На брандмейстера было жалко смотреть.
— Никак нет, Сергей Апо… Ваше пре… Титулярный досмотр… В полном соответствии… Постучался только… А они – не желают отворять…
— Постучался он, понимаешь!.. — сморщил Тайный лицо – печеное яблоко. — Ты бы еще кувалдой-то постучался! Не открывают – стало быть, имеют на то свои причины и основания. Не велика птица – вдругорядь зайдешь, чай, не перетрудишься. Грохоту на весь этаж наделал – святых выноси! А не забыл, что тебя только что представили на повышение в чине? Вот о чем бы тебе, Вязигин, думать, а то он, вишь, "постучался"!..
— Виноват! — Вязигин так вытянулся во фрунт, что, казалось, туловище вот – вот оторвется от поясницы, чтобы воспарить ввысь.
— Ладно, — уже миролюбивее промолвил колобок, — службу-то, конечно, неси, но – сколько уж говорил! — побольше надобно этого… политеса, коли не хочешь вечно – в коллежских секретарях. Лет тебе сколько?
— Сорок пять, ваше пре…
— Вот-вот. Кабы не характер – небось, давно бы уже в статские. Понял хоть, что я говорю?
— Точно так, ваше…
— То-то… — Колобок наконец перевел глаза на фон Штраубе, тоже его узнал и вдруг воскликнул: – Ба, знакомые, гляжу, всё лица! А я-то думаю – с кем это мы? — Опять посмотрел на Вязигина, но теперь взгляд его снова сделался начальственно строг: – Хоро-ош, нечего сказать! — пропел он своим тенорком. — Вот с кем, значит, на пару инспектируете? Ну-ну, в эдакой компании будет тебе, жди, повышение, Вязигин, все тебе будет!.. — и, как-то с особой бережностью неся травмированные, очевидно, ягодицы, зашагал прочь по коридору.
Брандмейстер еще некоторое время стоял истуканом, осмысливая сказанное. Лишь после того, как шаги начальника затихли, что-то наконец сообразив, вытаращенными глазами посмотрел на лейтенанта.
— Боже мой! — проговорил он. — Боже мой, как я-то сразу не вспомнил! Слышу – фамилия вроде знакомая!.. Но вы-то, молодой человек – вы как могли? Когда я, вам известно, при исполнении, когда я к очередному чину представлен, — как вы могли осмелиться?!
— О чем вы, извольте объяснить! — опешил ничего не понимающий лейтенант.
Вязигин теперь смотрел стеклянно и покачивал, покачивал круглой своей головой.
— Всему Петербургу известно – только, вишь, не вам! Дурачком меня выставить решили! Да еще перед его превосходительством!.. А я-то, я, старый – тоже хорош! Слышу же: фон Штраубе! И ничегошеньки, Господи, даже не шевельнулось в душе!.. Ах, да не делайте, пожалуйста, удивленный вид – при мне же вот эту самую газетку читали!… А я-то, я-то, старый дуралей!..
Фон Штраубе развернул газету, которую все время держал в руке, и на последней странице, где печатают криминальную хронику, сразу зацепился глазами за собственную фамилию. Заметка гласила:
Разыскивается лейтенант флота барон фон Штраубе
(Знающих о местонахождении просим сообщить)
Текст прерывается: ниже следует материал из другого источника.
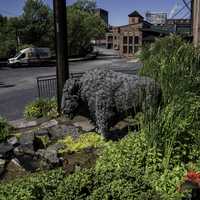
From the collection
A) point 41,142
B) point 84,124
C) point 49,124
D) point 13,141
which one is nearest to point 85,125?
point 84,124

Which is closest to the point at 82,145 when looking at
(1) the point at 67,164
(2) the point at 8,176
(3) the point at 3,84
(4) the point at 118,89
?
(1) the point at 67,164

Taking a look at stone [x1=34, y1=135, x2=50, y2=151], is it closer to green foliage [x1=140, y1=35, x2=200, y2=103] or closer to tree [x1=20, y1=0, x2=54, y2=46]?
green foliage [x1=140, y1=35, x2=200, y2=103]

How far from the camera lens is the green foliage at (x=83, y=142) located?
17.1 feet

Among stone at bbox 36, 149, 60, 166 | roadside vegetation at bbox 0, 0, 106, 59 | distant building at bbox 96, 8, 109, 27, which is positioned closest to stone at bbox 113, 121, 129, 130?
stone at bbox 36, 149, 60, 166

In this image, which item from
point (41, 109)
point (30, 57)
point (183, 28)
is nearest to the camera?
point (41, 109)

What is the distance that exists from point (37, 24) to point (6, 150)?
127 ft

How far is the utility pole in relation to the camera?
7227 mm

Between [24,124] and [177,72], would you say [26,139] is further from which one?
[177,72]

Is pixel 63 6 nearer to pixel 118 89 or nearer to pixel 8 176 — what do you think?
pixel 118 89

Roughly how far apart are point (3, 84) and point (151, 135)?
1727 cm

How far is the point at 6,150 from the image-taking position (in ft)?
16.2

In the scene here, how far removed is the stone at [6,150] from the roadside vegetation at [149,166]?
0.95 m

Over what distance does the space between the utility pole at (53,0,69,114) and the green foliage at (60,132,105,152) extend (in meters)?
1.94

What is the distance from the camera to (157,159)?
3.72 m
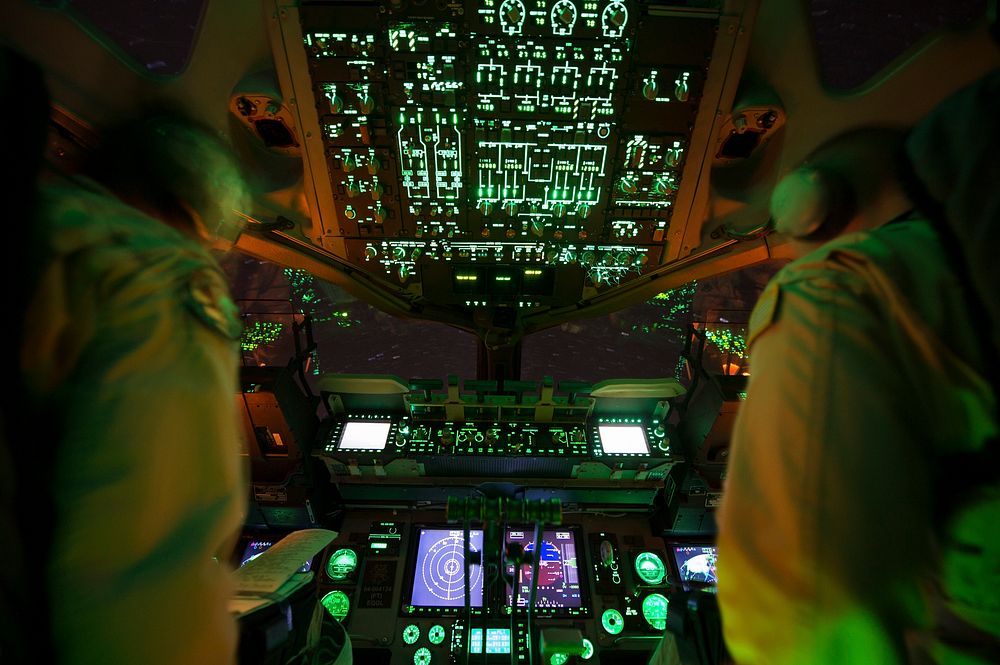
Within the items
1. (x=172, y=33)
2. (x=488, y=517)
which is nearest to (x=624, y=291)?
(x=488, y=517)

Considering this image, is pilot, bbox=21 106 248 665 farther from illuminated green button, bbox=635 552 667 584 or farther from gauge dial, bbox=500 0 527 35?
illuminated green button, bbox=635 552 667 584

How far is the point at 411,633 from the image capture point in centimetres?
197

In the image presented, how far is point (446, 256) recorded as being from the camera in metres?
1.99

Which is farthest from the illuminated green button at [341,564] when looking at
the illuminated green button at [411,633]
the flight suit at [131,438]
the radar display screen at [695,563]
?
the flight suit at [131,438]

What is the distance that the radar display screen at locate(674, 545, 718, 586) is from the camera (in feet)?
7.27

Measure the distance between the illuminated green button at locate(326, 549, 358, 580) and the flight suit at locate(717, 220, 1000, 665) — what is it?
209 cm

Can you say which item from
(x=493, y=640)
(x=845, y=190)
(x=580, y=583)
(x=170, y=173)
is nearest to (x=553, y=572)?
(x=580, y=583)

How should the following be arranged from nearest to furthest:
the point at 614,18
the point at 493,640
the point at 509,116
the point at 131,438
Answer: the point at 131,438 → the point at 614,18 → the point at 509,116 → the point at 493,640

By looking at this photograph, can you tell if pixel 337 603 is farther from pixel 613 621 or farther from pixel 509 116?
pixel 509 116

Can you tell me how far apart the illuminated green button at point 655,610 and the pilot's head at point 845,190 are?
1.95m

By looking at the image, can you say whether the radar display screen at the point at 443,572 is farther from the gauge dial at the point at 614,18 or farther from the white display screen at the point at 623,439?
the gauge dial at the point at 614,18

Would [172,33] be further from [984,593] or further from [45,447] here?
[984,593]

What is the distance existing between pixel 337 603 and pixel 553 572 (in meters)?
0.98

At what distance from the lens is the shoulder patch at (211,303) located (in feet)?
1.68
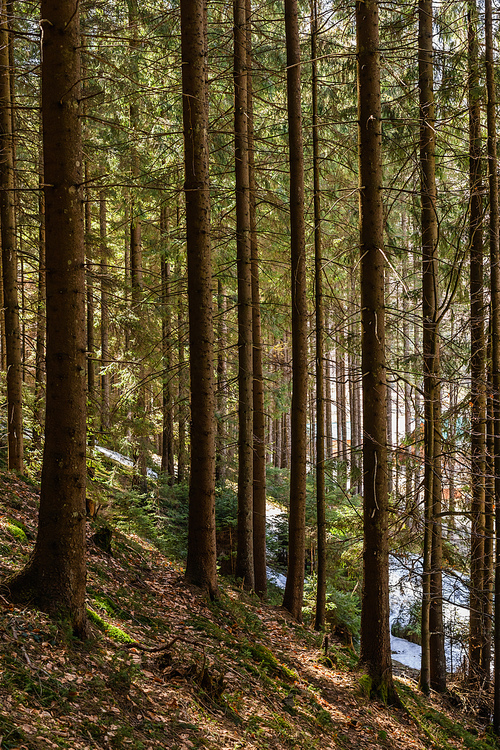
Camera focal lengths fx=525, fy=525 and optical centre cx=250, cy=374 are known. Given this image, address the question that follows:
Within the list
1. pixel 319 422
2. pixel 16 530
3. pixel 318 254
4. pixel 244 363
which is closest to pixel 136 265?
pixel 244 363

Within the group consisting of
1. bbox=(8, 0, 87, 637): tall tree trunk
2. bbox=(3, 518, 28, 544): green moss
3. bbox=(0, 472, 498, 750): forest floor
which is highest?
bbox=(8, 0, 87, 637): tall tree trunk

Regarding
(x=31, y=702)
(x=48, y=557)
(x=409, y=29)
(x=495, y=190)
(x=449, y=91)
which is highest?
(x=409, y=29)

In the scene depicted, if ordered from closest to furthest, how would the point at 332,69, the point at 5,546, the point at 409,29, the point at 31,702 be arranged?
1. the point at 31,702
2. the point at 5,546
3. the point at 409,29
4. the point at 332,69

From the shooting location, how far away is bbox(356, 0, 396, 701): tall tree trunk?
6887 millimetres

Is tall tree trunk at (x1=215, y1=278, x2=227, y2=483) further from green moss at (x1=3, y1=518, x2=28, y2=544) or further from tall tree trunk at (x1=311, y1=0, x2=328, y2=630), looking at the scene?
green moss at (x1=3, y1=518, x2=28, y2=544)

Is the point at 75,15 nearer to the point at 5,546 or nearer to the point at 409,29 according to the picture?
the point at 5,546

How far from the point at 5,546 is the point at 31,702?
2696mm

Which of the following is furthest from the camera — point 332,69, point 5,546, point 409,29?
point 332,69

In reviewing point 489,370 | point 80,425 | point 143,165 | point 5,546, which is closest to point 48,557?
point 80,425

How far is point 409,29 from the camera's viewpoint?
9.84 m

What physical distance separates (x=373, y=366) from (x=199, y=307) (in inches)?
101

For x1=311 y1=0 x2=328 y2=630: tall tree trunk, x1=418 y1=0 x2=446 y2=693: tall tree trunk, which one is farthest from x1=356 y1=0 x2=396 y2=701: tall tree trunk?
x1=311 y1=0 x2=328 y2=630: tall tree trunk

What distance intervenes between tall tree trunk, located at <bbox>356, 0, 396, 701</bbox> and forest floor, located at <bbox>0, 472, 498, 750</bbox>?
588 mm

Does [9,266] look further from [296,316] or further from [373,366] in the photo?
[373,366]
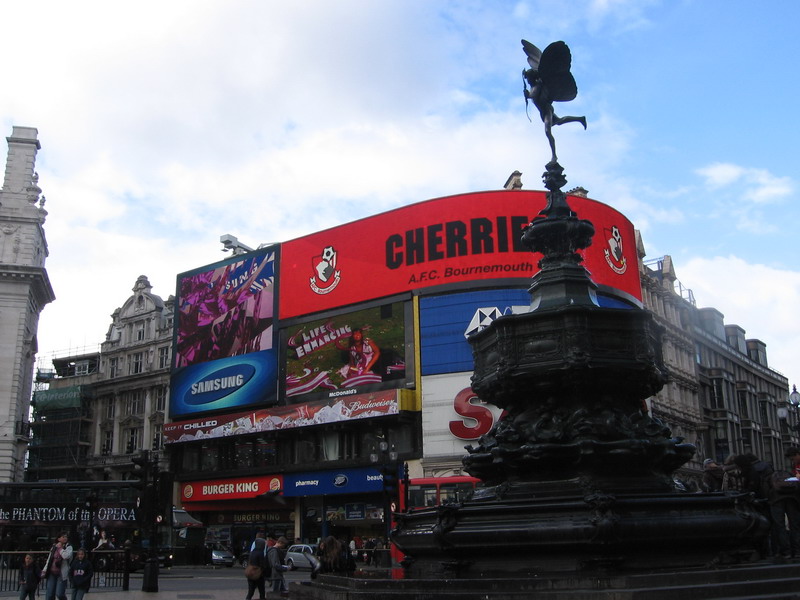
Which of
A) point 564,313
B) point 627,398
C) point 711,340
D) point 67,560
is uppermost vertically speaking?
point 711,340

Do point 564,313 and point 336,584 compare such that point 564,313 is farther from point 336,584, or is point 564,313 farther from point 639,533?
point 336,584

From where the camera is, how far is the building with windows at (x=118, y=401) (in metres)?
63.5

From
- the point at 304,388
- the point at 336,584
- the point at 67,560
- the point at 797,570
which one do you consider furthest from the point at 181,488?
the point at 797,570

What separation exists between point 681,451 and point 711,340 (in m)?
63.6

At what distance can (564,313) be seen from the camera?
10719mm

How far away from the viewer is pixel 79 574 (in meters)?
15.6

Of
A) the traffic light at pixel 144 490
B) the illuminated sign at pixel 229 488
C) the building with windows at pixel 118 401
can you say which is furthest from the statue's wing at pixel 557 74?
the building with windows at pixel 118 401

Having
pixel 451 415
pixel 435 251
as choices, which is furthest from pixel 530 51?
pixel 435 251

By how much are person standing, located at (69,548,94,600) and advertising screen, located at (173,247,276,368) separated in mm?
36399

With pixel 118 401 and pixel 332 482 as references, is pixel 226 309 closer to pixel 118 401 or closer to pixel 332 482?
pixel 332 482

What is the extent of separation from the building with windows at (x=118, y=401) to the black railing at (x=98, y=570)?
116 ft

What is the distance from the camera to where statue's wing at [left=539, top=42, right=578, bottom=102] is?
41.6 feet

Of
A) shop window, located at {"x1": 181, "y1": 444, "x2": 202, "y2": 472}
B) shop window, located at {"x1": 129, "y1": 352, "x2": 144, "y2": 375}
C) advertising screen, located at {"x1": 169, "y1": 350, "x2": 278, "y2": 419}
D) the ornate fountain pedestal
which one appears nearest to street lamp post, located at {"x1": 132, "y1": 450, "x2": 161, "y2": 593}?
the ornate fountain pedestal

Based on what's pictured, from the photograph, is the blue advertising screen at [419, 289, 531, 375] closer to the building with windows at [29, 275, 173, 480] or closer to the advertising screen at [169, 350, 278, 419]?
the advertising screen at [169, 350, 278, 419]
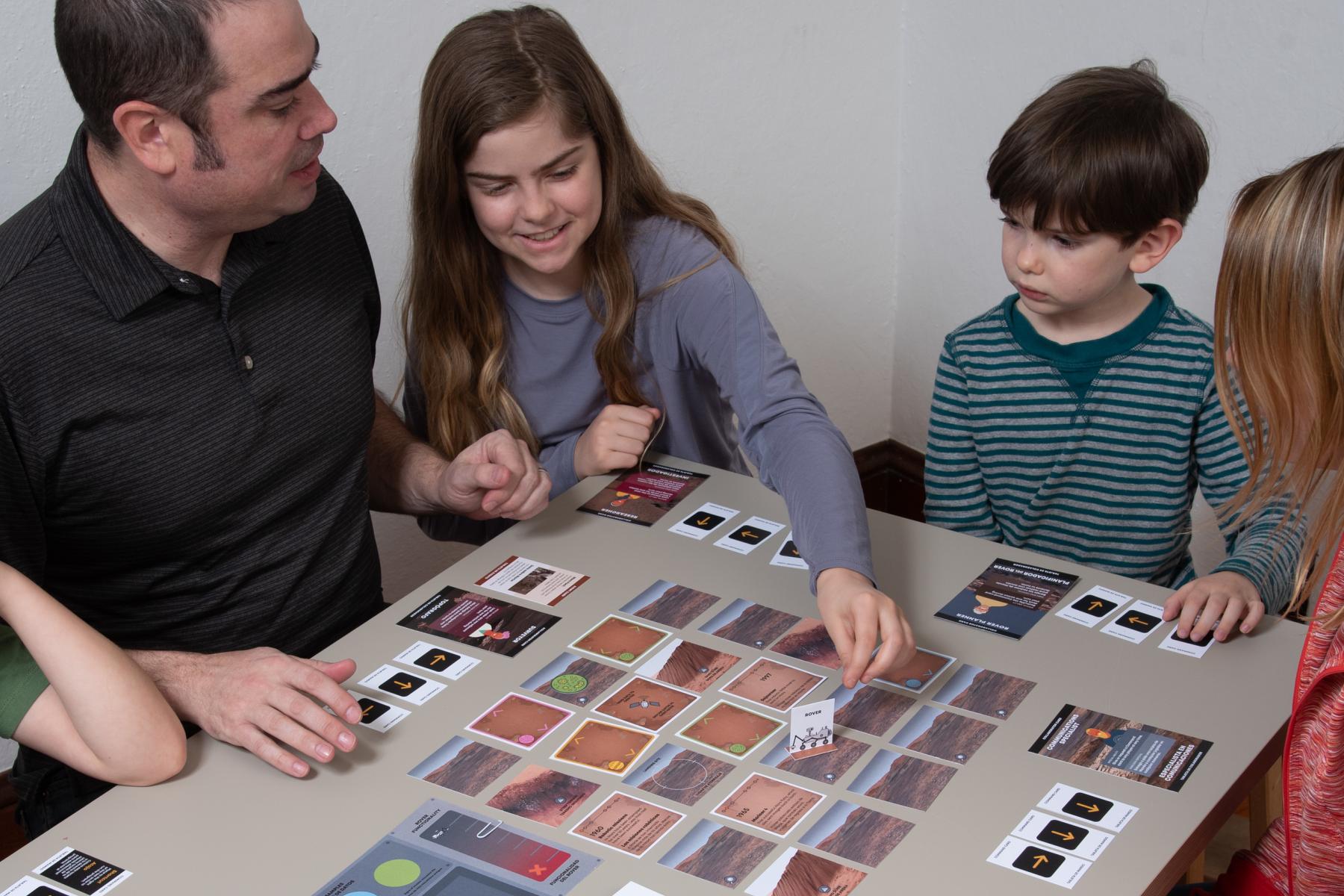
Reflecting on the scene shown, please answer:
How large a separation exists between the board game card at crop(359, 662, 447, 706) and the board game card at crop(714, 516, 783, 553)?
1.38ft

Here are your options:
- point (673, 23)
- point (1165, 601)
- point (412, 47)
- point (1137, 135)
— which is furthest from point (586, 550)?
point (673, 23)

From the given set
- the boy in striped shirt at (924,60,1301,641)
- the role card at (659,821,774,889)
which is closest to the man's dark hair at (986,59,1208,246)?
the boy in striped shirt at (924,60,1301,641)

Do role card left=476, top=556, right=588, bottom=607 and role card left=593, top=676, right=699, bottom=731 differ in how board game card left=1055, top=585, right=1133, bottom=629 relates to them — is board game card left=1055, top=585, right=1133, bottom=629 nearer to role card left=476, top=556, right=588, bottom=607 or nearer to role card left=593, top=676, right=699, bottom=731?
role card left=593, top=676, right=699, bottom=731

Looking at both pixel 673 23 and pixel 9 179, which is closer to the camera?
pixel 9 179

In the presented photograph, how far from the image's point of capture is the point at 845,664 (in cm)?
143

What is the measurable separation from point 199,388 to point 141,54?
401mm

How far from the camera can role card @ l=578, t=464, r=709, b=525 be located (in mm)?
1839

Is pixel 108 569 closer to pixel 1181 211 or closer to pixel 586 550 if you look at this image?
pixel 586 550

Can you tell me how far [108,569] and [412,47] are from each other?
3.61 feet

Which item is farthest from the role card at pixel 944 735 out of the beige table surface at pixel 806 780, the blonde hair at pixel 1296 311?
the blonde hair at pixel 1296 311

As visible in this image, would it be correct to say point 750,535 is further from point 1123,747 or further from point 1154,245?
point 1154,245

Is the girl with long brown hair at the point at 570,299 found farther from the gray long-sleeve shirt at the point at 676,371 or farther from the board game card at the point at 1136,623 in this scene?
the board game card at the point at 1136,623

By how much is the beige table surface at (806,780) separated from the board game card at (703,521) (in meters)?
0.08

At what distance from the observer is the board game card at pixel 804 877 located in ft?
3.92
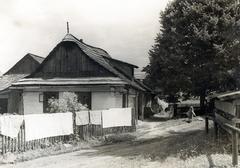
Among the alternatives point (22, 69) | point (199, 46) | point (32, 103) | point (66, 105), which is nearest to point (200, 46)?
point (199, 46)

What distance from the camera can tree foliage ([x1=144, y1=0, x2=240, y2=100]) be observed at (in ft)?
102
…на вид 25–27 лет, роста немного выше среднего, худощав, светловолос…
…служа уже более трех лет офицером для особых поручений в Адмиралтействе и располагая, соответственно, полным доверием со стороны командования…
…сверхсекретные бумаги, с коими затем скрылся…
…более ни его, ни бумаг не видели…
…представляющие первостепенный интерес для шпионских сетей Англии, Японии и Германии…
— Господи, Господи! — причитал брандмейстер. — Какой позор мне на старости лет! Все пальцем показывать будут, вовек не отмоешься!.. Еще самого, глядишь, не дай Бог, в газетах пропечатают!..
…Сей фон Штраубе, всегда отличавшийся скрытным, нелюдимым характером и потому до поры не вызывавший никаких подозрений…
…так же не исключена связь названного лейтенанта с анархическими организациями, для которых, как известно, любой вред, приносимый отечеству…
Вязигин заглядывал через плечо и не давал читать, беспрерывно стеная:
— Позор! Что я скажу его превосходительству?!.. Двадцать один год безупречной службы – и надо же, надо же! Такого маху!.. Главное – у самого Сергея Аполлоновича на глазах! Бесчестие-то какое! Что жене, что детям своим скажу?!..
…создавших в Петербурге разветвленную шпионскую сеть… (Боже!..)
…Существует подозрение, что и отставной капитан-лейтенант князь Бурмасов, погибший недавно при загадочных обстоятельствах… В конечном счете, предпочтя смерть бесчестной для русского дворянина связи с иностранной разведкой, которой, по некоторым сведениям, как и названный фон Штраубе, также в свое время передавал…
…позволяет, в том числе, и сделать предположение о причастности разыскиваемого фон Штраубе к странной гибели капитан-лейтенанта…
…Боже, куда катится Россия, если даже те, кто призван всеми силами защищать ее славу и могущество, в действительности способствуют…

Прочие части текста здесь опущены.